Let $S$ be the nonzero integers modulo $9$
$S = (1, 2, 3, 4, 5, 6, 7, 8)(mod$ $9)$
$2^8S$
$=2^8(1, 2, 3, 4, 5, 6, 7, 8)$$=
(1*2,2*2,3*2,4*2,5*2,6*2,7*2,8*2)$
$= (2, 4, 6,8,10,12,14,16)$$
 = (1,2,3,4,5,6,7,8)(mod$ $9$)
∴ $8! = 2^8*8!$
Divide both sides by $8!$ and you arrive at:
$2^8 ≡ 1$ $(mod$ $9)$
Doesn't Fermat's Little Theorem only apply when $p$ is a prime number? The above calculations showed when $p = 9$ (composite),  $a = 2$ still fulfills the equation.
 A: i) No see Fermat pseudoprime.
ii) $2^8=256$ and $2+5+6=13$ so that $2^8= 1+3 \pmod{9}$ (the other one is right)

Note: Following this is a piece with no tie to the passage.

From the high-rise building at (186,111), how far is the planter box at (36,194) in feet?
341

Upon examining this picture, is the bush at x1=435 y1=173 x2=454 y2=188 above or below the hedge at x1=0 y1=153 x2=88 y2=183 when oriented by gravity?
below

$2^{340} = 1\pmod{341}$ and $341=11\cdot 31$
A: It is perfectly possible for $a^{n-1}$ to be congruent to $1$ modulo $n$ for some $a$, even when $n$ is composite.  It is even possible for $a^{n-1}$ to be congruent to $1$ modulo $n$ for all $a$ relatively prime to $n$. This happens when $n$ is a Carmichael number (the smallest Carmichael number is $561$; there are infinitely many others).
But let's go back to your calculation. You used an argument much like the one used in one of the standard proofs of Fermat's Theorem. You let $S$ be $\{1,2,3,\dots,8\}$. You then observed that as $x$ travels over $S$, the number $2x$ is congruent modulo $9$ to $1,2, \dots,8$ in some order.  
So if $P_S$ is the product of the numbers in $S$, we fairly quickly conclude that 
$$2^8P_S \equiv P_S \pmod 9.\tag{$\ast$}$$
From this you concluded that $2^8 \equiv 1\pmod 9$. Even though $(\ast)$ is correct, the conclusion that $2^8\equiv 1\pmod 9$ does not follow, and is in fact not true, since $256\equiv 4\pmod 9$.
What went wrong? Note that $P_S\equiv 0 \pmod 9$.  Division by $0$ is no more permissible in the integers modulo $9$ than it is in the integers. The correct cancellation law is that if $ax\equiv ay \pmod n$ and $a$ and $n$ are relatively prime, we can conclude that $x\equiv y \pmod n$. Somewhat more generally, if $ax\equiv ay \pmod {n}$ and $\gcd(a,n)=d$, then $x\equiv y \pmod{n/d}$.
However, your idea can be made to work nicely. Instead of using the numbers $1$ to $8$, use only $1,2,4,5,7,8$, the $6$ numbers in our list relatively prime to $9$.  Let $Q$ be the product of these numbers. Using exactly your argument, we find that $2^6Q\equiv Q\pmod{9}$. Since $Q$ is relatively prime to $9$, we can cancel, and conclude that $2^6\equiv 1\pmod{9}$.
This idea is one way to prove Euler's Theorem. But we must only use the numbers from $1$ to $n-1$ which are relatively prime to $n$, so that the cancellation we want to make is justified.  That's where the $\varphi(n)$ in Euler's Theorem comes from.